* TEXT SHOWN:
==========
Re: [PATCH 8/9] xfs: don't run shutdown callbacks on active iclogs

[Date Prev][Date Next][Thread Prev][Thread Next][Date Index][Thread Index]

 



On Wed, Jul 14, 2021 at 01:19:57PM +1000, Dave Chinner wrote:
> From: Dave Chinner <dchinner@xxxxxxxxxx>
> 
> When the log is shutdown, it currently walks all the iclogs and runs
> callbacks that are attached to the iclogs, regardless of whether the
> iclog is queued for IO completion or not. This creates a problem for
> contexts attaching callbacks to iclogs in that a racing shutdown can
> run the callbacks even before the attaching context has finished
> processing the iclog and releasing it for IO submission.
> 
> If the callback processing of the iclog frees the structure that is
> attached to the iclog, then this leads to an UAF scenario that can
> only be protected against by holding the icloglock from the point
> callbacks are attached through to the release of the iclog. While we
> currently do this, it is not practical or sustainable.
> 
> Hence we need to make shutdown processing the responsibility of the
> context that holds active references to the iclog. We know that the
> contexts attaching callbacks to the iclog must have active
> references to the iclog, and that means they must be in either
> ACTIVE or WANT_SYNC states. xlog_state_do_callback() will skip over
> iclogs in these states -except- when the log is shut down.
> 
> xlog_state_do_callback() checks the state of the iclogs while
> holding the icloglock, therefore the reference count/state change
> that occurs in xlog_state_release_iclog() after the callbacks are
> atomic w.r.t. shutdown processing.
> 
> We can't push the responsibility of callback cleanup onto the CIL
> context because we can have ACTIVE iclogs that have callbacks
> attached that have already been released. Hence we really need to
> internalise the cleanup of callbacks into xlog_state_release_iclog()
> processing.
> 
> Indeed, we already have that internalisation via:
> 
> xlog_state_release_iclog
>   drop last reference
>     ->SYNCING
>   xlog_sync
>     xlog_write_iclog
>       if (log_is_shutdown)
>         xlog_state_done_syncing()
> 	  xlog_state_do_callback()
> 	    <process shutdown on iclog that is now in SYNCING state>
> 
> The problem is that xlog_state_release_iclog() aborts before doing
> anything if the log is already shut down. It assumes that the
> callbacks have already been cleaned up, and it doesn't need to do
> any cleanup.
==========
* BRIEF A: Rewrite the rows starting at the row that contains "Is (441,539) seen" and ending at the last row, replacing "metal drainpipe" with "iron drainpipe" and leaving everything else unchanged.
The rows below are unrelated to the xfs patch discussion.

* INFORMATION GIVEN:
==========
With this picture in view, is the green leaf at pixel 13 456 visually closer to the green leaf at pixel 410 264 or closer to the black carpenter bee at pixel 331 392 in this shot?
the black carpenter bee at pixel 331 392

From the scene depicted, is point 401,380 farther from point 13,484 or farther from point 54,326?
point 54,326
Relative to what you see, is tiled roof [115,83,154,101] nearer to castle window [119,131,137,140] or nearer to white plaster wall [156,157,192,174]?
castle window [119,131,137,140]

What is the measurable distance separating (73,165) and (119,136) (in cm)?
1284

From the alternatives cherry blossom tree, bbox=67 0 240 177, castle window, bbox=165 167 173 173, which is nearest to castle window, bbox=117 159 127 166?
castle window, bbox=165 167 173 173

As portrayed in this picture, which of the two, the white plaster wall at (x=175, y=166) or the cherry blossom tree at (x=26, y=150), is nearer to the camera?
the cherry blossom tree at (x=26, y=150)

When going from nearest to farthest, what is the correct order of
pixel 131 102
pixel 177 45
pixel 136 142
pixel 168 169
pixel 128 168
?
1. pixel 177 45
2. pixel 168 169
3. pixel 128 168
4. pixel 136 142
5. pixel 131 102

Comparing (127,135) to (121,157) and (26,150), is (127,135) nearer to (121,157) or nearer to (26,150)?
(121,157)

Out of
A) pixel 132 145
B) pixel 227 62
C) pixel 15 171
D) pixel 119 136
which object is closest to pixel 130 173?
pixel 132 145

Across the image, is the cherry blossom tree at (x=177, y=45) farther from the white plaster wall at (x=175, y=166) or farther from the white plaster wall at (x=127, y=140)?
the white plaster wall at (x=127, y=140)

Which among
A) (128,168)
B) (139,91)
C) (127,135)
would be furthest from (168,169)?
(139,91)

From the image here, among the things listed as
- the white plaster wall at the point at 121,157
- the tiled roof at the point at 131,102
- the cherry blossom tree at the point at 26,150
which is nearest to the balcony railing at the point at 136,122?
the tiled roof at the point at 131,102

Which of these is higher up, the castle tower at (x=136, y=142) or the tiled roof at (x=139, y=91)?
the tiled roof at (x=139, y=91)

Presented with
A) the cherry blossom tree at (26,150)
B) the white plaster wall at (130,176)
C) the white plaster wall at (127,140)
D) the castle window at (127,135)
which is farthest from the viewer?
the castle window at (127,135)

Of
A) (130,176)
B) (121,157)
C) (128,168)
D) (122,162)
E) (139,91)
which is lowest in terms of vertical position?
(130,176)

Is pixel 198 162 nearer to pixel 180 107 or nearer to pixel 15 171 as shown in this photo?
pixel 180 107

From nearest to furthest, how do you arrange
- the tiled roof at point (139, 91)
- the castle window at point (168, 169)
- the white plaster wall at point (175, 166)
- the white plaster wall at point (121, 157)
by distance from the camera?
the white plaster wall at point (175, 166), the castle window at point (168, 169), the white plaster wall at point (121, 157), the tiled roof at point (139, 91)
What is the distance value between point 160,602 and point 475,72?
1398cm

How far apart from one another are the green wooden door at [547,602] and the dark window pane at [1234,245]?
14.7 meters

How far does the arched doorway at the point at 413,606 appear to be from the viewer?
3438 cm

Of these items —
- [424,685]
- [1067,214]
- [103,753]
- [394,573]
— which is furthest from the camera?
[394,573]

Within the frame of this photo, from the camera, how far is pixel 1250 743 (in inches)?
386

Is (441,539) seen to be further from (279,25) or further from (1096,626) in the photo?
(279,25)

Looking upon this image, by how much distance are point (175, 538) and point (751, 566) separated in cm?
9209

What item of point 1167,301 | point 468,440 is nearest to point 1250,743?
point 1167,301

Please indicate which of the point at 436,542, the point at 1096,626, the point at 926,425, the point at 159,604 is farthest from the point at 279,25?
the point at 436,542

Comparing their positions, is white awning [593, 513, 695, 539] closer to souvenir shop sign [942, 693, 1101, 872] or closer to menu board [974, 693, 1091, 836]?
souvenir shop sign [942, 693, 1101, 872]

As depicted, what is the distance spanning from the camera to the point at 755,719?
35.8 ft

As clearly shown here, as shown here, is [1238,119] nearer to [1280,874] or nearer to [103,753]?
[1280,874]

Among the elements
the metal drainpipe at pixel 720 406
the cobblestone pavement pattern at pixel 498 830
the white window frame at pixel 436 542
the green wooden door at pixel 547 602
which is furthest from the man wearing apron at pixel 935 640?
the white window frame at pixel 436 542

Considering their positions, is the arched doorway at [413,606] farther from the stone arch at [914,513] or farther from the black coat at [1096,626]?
==========
* BRIEF B: Continue the xfs patch message about shutdown callbacks on active iclogs from the point where it stops.

* REPLY A:
Is (441,539) seen to be further from (279,25) or further from (1096,626) in the photo?
(279,25)

Looking upon this image, by how much distance are point (175, 538) and point (751, 566) separated in cm?
9209

What item of point 1167,301 | point 468,440 is nearest to point 1250,743?
point 1167,301

Please indicate which of the point at 436,542, the point at 1096,626, the point at 926,425, the point at 159,604 is farthest from the point at 279,25?
the point at 436,542

Comparing their positions, is white awning [593, 513, 695, 539] closer to souvenir shop sign [942, 693, 1101, 872] or closer to menu board [974, 693, 1091, 836]?
souvenir shop sign [942, 693, 1101, 872]

As depicted, what is the distance spanning from the camera to the point at 755,719?
35.8 ft

As clearly shown here, as shown here, is [1238,119] nearer to [1280,874] or nearer to [103,753]?
[1280,874]

Among the elements
the iron drainpipe at pixel 720 406
the cobblestone pavement pattern at pixel 498 830
the white window frame at pixel 436 542
the green wooden door at pixel 547 602
which is furthest from the man wearing apron at pixel 935 640?
the white window frame at pixel 436 542

Considering their positions, is the arched doorway at [413,606] farther from the stone arch at [914,513] or farther from the black coat at [1096,626]?

* REPLY B:
> 
> Hence the fix is to remove the xlog_is_shutdown() check from
> xlog_state_release_iclog() so that reference counts are correctly
> released from the iclogs, and when the reference count is zero we
> always transition to SYNCING if the log is shut down. Hence we'll
> always enter the xlog_sync() path in a shutdown and eventually end
> up erroring out the iclog IO and running xlog_state_do_callback() to
> process the callbacks attached to the iclog.
> 
> This allows us to stop processing referenced ACTIVE/WANT_SYNC iclogs
> directly in the shutdown code, and in doing so gets rid of the UAF
> vector that currently exists. This then decouples the adding of
> callbacks to the iclogs from xlog_state_release_iclog() as we
> guarantee that xlog_state_release_iclog() will process the callbacks
> if the log has been shut down before xlog_state_release_iclog() has
> been called.
> 
> Signed-off-by: Dave Chinner <dchinner@xxxxxxxxxx>
> Reviewed-by: Christoph Hellwig <hch@xxxxxx>

Seems reasonable...
Reviewed-by: Darrick J. Wong <djwong@xxxxxxxxxx>

--D

> ---
>  fs/xfs/xfs_log.c     | 43 +++++++++++++++++++++++++++++++++++++------
>  fs/xfs/xfs_log_cil.c | 15 +++++++--------
>  2 files changed, 44 insertions(+), 14 deletions(-)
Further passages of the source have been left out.